## Fragmento de texto
══════════

El día a día lo vivíamos  bañados en una pócima de existencialismo, la libertad reciente a espuertas (“es mi amanecer / que trepa por las ramas / que abre sus ventanas / son voces de un querer”) rozando a veces con un pesimismo desmesurado. Incluso un nihilismo que rozaba lo absurdo y que no se correspondía con la nueva época que aventurábamos (“para qué cantar / para qué reir / para qué mirar / hacia el mañana”). El texto ideado por el P. Rubio se debatía entre una cierta moralización del presente, faltaría más, nuestro porvenir será sólo fruto de nuestro esfuerzo y nuestro empeño (“es aquí donde está / donde hay que escalar / la montaña alta”), enfrentado a una imposibilidad de llegar al futuro (“para qué estudiar / para qué vivir / para qué esperar /el hada  blanca / si no veo nada / si no veo nada”). O del que futuro llegara a nosotros. La dialéctica de la canción terminaba en empate, sin que el autor se decidiese claramente por una u otra opción. Lo cual tiene su mérito. Porque considerando la situación y la época, lo más lógico es que nuestro navarro, excelente profesor de literatura, se hubiera decantado por un canto exultante a la bondad divina, los éxitos inmediatos de nuestros esfuerzos, la vida en un puño fruto de la providencia divina.  Somos los mejores. Pero no, ahí, al final, nos deja plantados en la duda: “palomas perdidas / que un niño encarcela /trabajos que hacemos / tu y yo en la arena”. Vuelta al estribillo.

Supongo que el P. Rubio, como es natural, la escribió en un contexto puramente vocacional, o quizá más bien, como una descripción de la desorientación en la que muchos de nosotros (¿también él?) habitábamos, no sólo en el marco religioso, sino en el ámbito de la cotidianeidad. Desde luego, a Dámaso y un servidor, que estábamos viviendo, casi de primera mano, incluso en el teologado, la ebullición de Madrid de mediados de los setenta, a lo que se juntaba la empanada mental de nuestras aspiraciones a sacerdotes dominicos por la gracia del Altísimo (el cura párroco había acertado momentáneamente), cada palabra de la canción nos venía como anillo al dedo. Quizá hoy pueda parecer relativamente kitsch, pero aquella formulación era perfecta para la época. Seguramente Javier, tan jovencito, no asumía su letra, era un mero repetidor, pero para nosotros que no sabíamos muy bien de dónde veníamos y, menos aún, a donde diablos íbamos, nos parecía la perfecta hoja de ruta. De las características musicales, francamente, prefiero no meterme en camisas de once varas. Si bien, mis modestos conocimientos musicales parecen indicar que en aquella nutrida época de cantautores y cantantes protesta, Aute, Llach, Adolfo Celdrán, Pastor, incluso Serrat, al padre Rubio se le había pegado algo de su paisana Ostiz, tan popular en aquellos años. Quizás.

══════════

## Datos

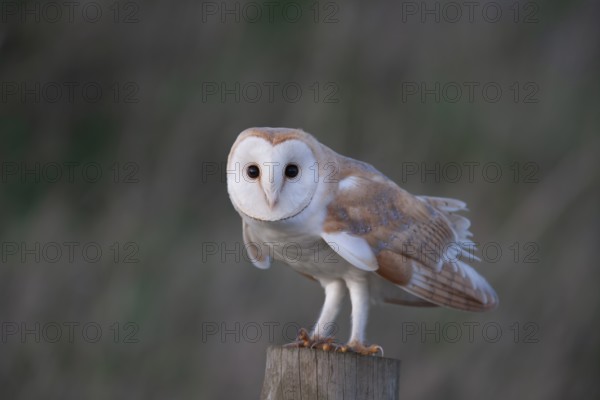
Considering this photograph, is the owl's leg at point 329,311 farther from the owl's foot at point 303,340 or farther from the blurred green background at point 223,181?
the blurred green background at point 223,181

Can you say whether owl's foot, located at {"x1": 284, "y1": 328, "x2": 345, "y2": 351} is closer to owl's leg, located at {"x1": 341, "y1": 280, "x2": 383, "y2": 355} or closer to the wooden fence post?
owl's leg, located at {"x1": 341, "y1": 280, "x2": 383, "y2": 355}

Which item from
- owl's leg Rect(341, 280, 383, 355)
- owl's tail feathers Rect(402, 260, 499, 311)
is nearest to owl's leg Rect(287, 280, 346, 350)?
owl's leg Rect(341, 280, 383, 355)

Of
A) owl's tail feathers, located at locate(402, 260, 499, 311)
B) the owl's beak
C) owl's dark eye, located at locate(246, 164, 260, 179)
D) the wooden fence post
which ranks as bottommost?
Result: the wooden fence post

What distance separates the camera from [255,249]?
3691 millimetres

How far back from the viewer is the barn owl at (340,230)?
3.25 metres

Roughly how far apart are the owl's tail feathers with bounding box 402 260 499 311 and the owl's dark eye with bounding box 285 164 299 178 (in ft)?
1.93

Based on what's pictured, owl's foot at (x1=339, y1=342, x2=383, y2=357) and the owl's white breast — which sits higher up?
the owl's white breast

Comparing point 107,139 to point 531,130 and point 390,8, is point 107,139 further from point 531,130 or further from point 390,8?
point 531,130

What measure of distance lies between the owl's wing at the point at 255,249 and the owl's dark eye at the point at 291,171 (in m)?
0.38

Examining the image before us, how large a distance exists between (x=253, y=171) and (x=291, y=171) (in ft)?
0.45

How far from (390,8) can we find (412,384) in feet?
11.7

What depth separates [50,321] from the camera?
20.9ft

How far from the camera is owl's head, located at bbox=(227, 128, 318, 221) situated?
10.5 feet

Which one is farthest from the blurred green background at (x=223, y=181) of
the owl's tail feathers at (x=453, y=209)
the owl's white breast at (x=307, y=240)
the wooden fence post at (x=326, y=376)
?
the wooden fence post at (x=326, y=376)
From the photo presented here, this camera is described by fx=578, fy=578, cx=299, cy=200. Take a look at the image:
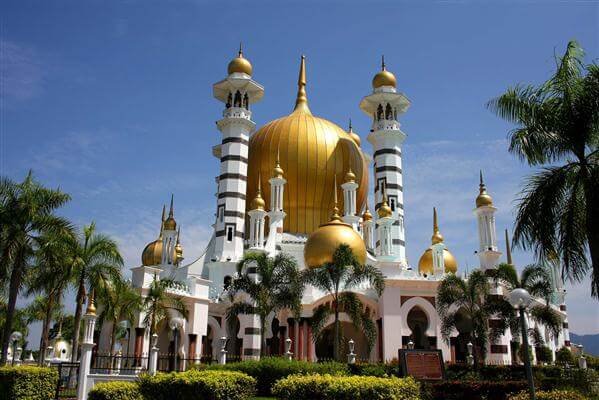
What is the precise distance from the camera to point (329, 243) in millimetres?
33688

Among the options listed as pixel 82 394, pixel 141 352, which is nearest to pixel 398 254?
pixel 141 352

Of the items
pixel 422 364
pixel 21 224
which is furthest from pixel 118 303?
pixel 422 364

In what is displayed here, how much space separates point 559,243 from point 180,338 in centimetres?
2177

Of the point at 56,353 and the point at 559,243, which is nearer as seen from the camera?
the point at 559,243

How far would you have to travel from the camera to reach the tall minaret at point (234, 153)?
3937cm

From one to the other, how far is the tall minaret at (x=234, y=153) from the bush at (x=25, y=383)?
66.2 ft

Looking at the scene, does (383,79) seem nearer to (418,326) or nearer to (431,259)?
(431,259)

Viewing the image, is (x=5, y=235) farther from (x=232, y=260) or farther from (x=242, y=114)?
(x=242, y=114)

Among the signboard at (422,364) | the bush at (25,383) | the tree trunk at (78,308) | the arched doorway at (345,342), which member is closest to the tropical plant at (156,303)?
the tree trunk at (78,308)

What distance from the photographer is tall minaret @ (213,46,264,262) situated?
39366 mm

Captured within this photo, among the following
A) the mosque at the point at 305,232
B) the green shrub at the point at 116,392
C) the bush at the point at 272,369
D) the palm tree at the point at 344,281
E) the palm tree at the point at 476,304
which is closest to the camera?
→ the green shrub at the point at 116,392

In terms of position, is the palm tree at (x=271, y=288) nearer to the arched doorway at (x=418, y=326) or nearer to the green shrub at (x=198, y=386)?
the arched doorway at (x=418, y=326)

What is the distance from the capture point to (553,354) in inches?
1735

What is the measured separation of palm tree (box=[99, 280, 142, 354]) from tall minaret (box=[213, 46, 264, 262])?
10.5 m
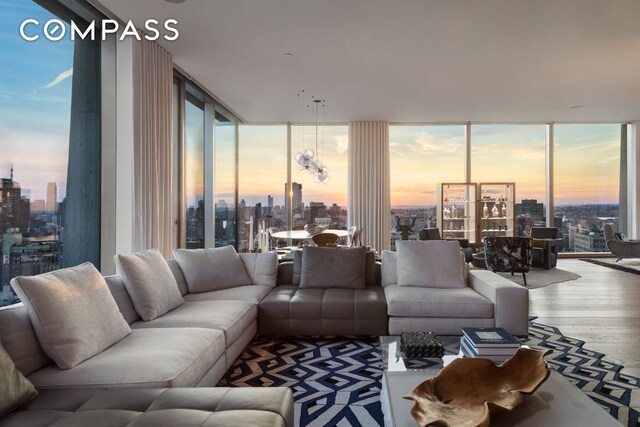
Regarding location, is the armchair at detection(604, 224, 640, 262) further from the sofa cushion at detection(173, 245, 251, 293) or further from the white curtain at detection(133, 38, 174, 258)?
the white curtain at detection(133, 38, 174, 258)

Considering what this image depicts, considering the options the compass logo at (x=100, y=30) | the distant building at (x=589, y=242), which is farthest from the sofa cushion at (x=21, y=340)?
the distant building at (x=589, y=242)

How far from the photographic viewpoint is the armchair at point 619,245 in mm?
7676

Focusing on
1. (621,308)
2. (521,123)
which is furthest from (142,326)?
(521,123)

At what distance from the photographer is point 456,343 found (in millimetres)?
2410

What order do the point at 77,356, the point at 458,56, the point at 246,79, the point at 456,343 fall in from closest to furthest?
the point at 77,356 → the point at 456,343 → the point at 458,56 → the point at 246,79

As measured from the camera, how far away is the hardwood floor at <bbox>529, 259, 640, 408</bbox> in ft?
10.5

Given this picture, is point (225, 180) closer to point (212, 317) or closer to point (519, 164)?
point (212, 317)

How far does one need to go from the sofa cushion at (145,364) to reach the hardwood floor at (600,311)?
2407mm

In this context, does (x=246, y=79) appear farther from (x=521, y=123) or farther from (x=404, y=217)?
(x=521, y=123)

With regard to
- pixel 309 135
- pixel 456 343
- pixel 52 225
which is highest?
pixel 309 135

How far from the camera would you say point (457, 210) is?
8828mm

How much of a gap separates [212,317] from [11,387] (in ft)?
4.10

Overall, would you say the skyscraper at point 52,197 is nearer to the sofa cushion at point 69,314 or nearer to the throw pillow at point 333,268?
the sofa cushion at point 69,314

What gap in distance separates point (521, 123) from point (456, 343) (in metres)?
7.57
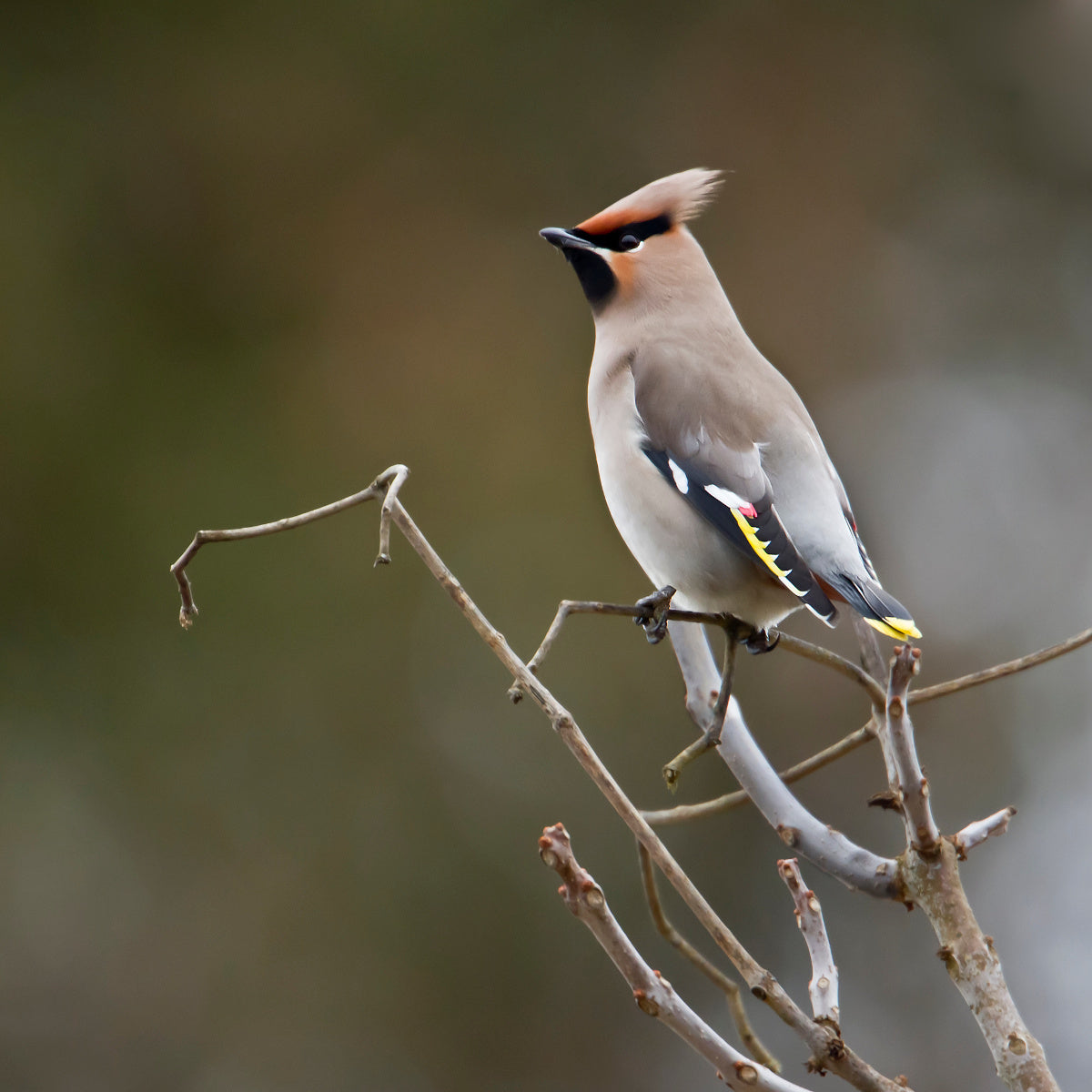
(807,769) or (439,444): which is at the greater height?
(807,769)

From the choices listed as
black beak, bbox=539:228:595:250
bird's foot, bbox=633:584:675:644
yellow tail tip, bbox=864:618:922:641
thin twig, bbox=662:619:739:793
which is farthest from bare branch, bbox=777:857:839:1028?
black beak, bbox=539:228:595:250

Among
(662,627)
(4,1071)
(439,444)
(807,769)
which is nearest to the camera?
(807,769)

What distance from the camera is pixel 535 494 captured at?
220 inches

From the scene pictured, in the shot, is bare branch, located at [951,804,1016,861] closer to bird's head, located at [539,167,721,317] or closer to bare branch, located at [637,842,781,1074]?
bare branch, located at [637,842,781,1074]

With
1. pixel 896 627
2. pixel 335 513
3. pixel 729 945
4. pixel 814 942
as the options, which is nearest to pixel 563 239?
pixel 896 627

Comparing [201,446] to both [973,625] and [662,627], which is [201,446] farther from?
[662,627]

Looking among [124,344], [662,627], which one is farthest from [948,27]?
[662,627]

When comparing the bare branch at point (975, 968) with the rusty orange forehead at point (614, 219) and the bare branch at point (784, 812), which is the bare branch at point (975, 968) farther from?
the rusty orange forehead at point (614, 219)

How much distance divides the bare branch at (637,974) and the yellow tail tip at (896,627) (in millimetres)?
763

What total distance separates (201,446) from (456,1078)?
8.62ft

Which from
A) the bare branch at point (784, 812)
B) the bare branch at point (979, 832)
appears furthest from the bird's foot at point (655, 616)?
the bare branch at point (979, 832)

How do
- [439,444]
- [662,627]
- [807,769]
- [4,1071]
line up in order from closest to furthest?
[807,769] < [662,627] < [4,1071] < [439,444]

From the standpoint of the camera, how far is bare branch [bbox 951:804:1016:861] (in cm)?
110

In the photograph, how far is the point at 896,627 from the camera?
1686 mm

══════════

## Instrucciones
Según el fragmento de texto sobre la canción del P. Rubio, ¿por qué tiene su mérito que la canción termine en empate, sin que el autor se decida por una u otra opción? Responde en una a tres oraciones.

## Respuesta
Por la situación y la época, lo más lógico habría sido que el P. Rubio escribiera un canto exultante a la bondad divina y a los éxitos inmediatos de nuestros esfuerzos, fruto de la providencia divina. En cambio, al final de la canción deja a quienes la escuchan plantados en la duda.